Supplied passage.
Subed Ali and Ors. v. State of Assam , Criminal Appeal No.1401 of 2012, September 30, 2020

Counsel for Appellants: Advocate Gaurav Agrawal

The Hon’ble Supreme Court comprising of Justice R.F.Nariman, Justice Navin Sinha, and Justice Indira Banerjee held in a case that the presence of the mental element or the intention to commit the act if cogently established is sufficient for conviction


Two deceased, Abdul Motin and Abdul Barek were assaulted on 05.08.2005 at about 06.00 PM while they were returning from the market on bicycles along with others. Abdul Barek died on the spot. Abdul Motin died in the hospital during the course of treatment the same night. Originally there were five named accused persons. Accused nos.3 and 5 have been acquitted giving them the benefit of doubt.

Questions of law:

The questions of law in the case was:

(i) Whether the acquittal of two of the five accused on the basis of benefit of doubt can be regarded as a ground for the acquittal of the other accused.

(ii) Whether a person can be charged for common intention under section 34 when he has not committed any injury.

Your task.
List the justices named in the case summary as making up the Supreme Court bench. The material that follows has no connection to the case summary.

Study material.
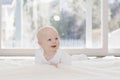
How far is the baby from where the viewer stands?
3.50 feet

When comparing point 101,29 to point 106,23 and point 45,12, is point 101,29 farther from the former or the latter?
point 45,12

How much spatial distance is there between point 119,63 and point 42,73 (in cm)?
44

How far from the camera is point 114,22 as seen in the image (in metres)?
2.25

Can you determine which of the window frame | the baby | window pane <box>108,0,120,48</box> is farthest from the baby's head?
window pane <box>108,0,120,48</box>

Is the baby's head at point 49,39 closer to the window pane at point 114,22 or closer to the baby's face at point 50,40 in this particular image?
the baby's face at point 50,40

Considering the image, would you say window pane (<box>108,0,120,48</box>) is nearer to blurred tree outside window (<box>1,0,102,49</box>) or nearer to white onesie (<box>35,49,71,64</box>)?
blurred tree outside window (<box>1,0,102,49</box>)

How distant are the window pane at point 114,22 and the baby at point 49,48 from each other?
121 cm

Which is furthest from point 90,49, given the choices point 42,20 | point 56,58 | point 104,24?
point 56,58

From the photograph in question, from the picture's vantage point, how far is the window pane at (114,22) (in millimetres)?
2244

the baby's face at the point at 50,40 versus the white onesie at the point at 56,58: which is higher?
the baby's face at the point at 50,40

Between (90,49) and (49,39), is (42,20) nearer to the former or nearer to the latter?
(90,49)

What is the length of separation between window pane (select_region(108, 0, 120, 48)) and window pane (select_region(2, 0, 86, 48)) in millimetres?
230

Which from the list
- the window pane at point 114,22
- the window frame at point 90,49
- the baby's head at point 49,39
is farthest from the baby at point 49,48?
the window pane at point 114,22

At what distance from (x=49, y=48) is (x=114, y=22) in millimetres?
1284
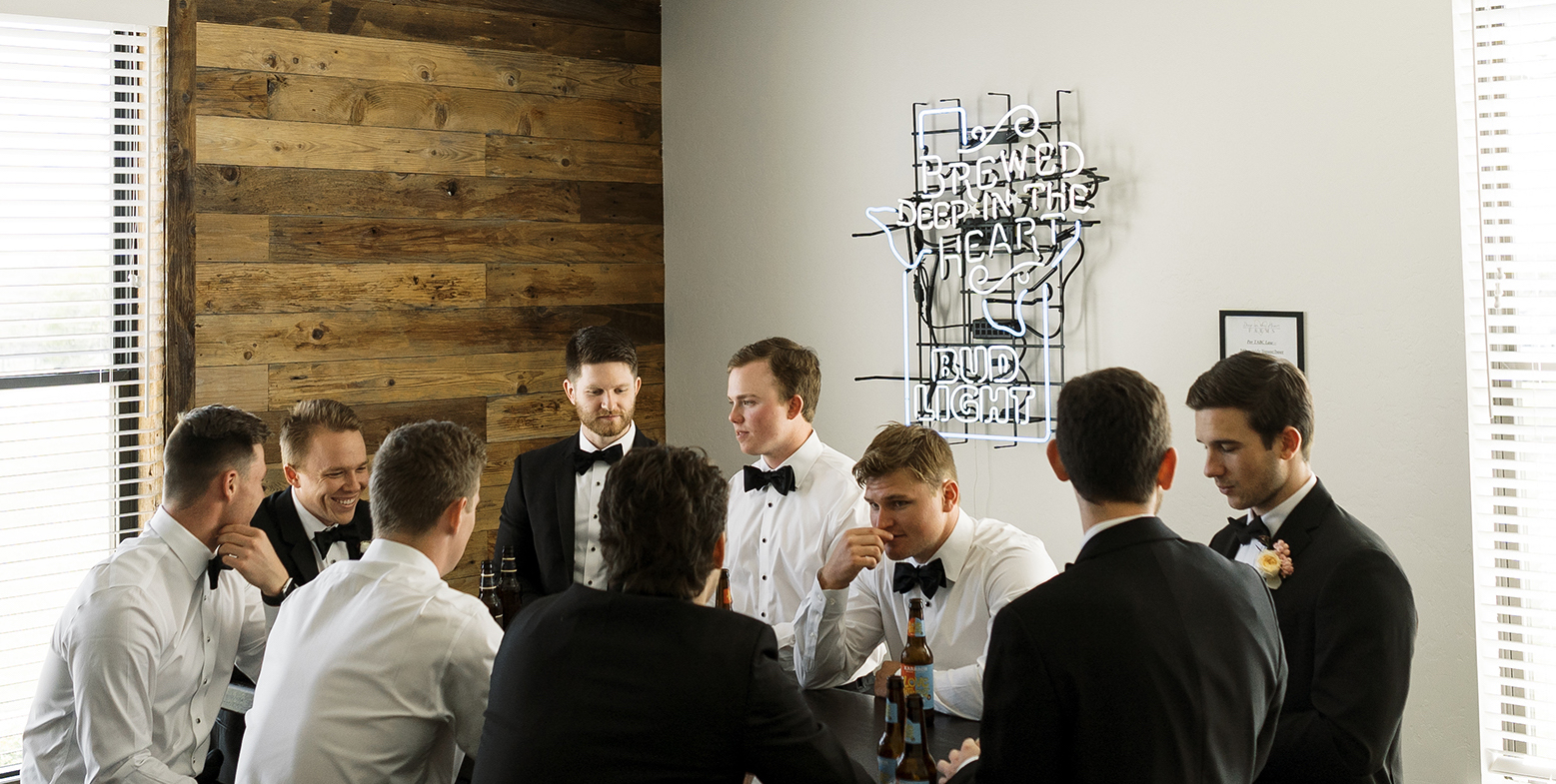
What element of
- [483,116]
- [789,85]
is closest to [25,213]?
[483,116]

Written reply.
Justice R.F. Nariman, Justice Navin Sinha, and Justice Indira Banerjee.